_EXERCISE INPUT_
+++

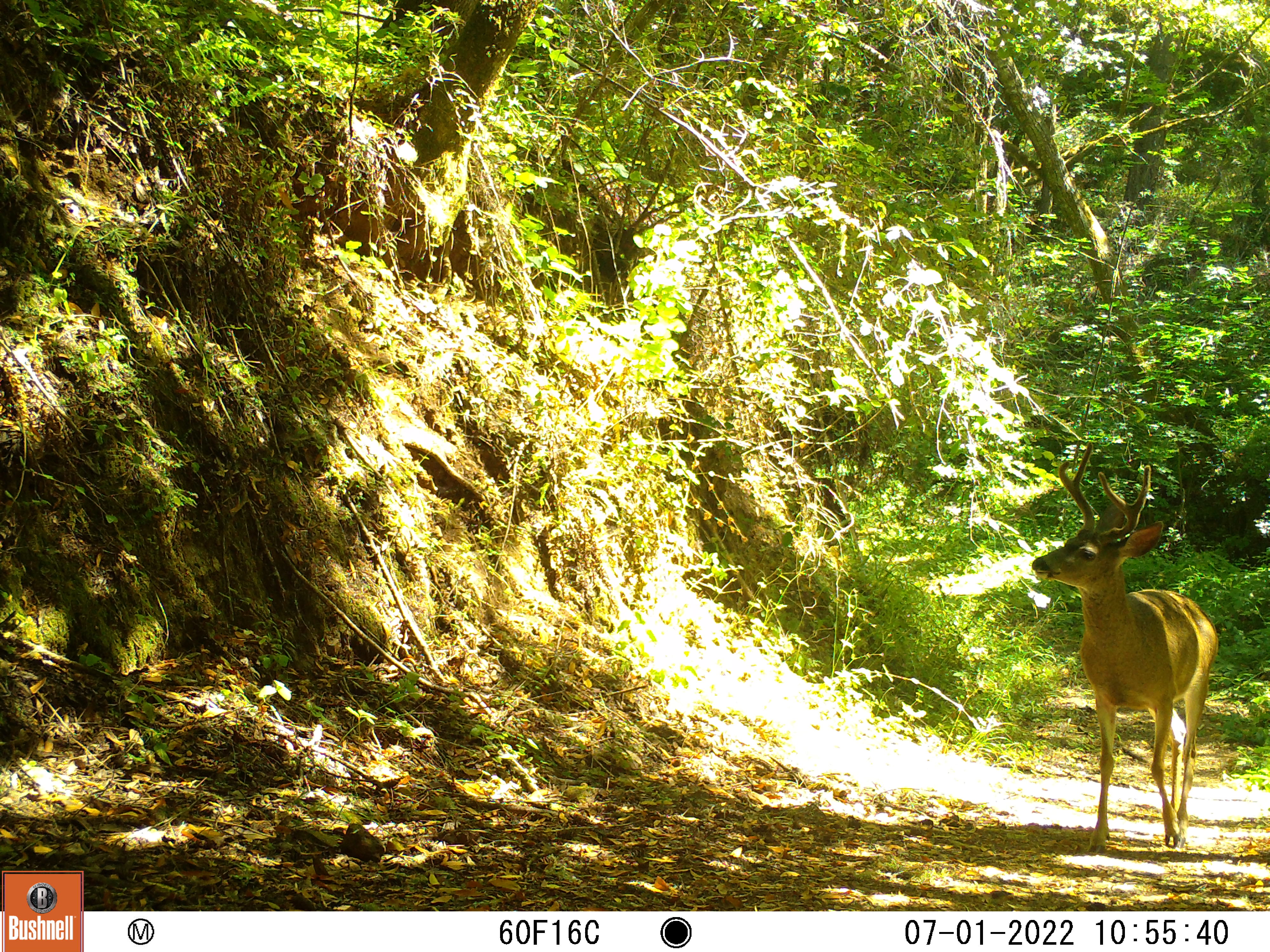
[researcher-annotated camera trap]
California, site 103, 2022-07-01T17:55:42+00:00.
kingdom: Animalia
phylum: Chordata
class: Mammalia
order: Artiodactyla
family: Cervidae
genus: Odocoileus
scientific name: Odocoileus hemionus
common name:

+++

_BRIEF_
The required result is an exact repeat of the records above from the line containing "California, site 103, 2022-07-01T17:55:42+00:00." to their final line.

_ANSWER SPACE_
California, site 103, 2022-07-01T17:55:42+00:00.
kingdom: Animalia
phylum: Chordata
class: Mammalia
order: Artiodactyla
family: Cervidae
genus: Odocoileus
scientific name: Odocoileus hemionus
common name:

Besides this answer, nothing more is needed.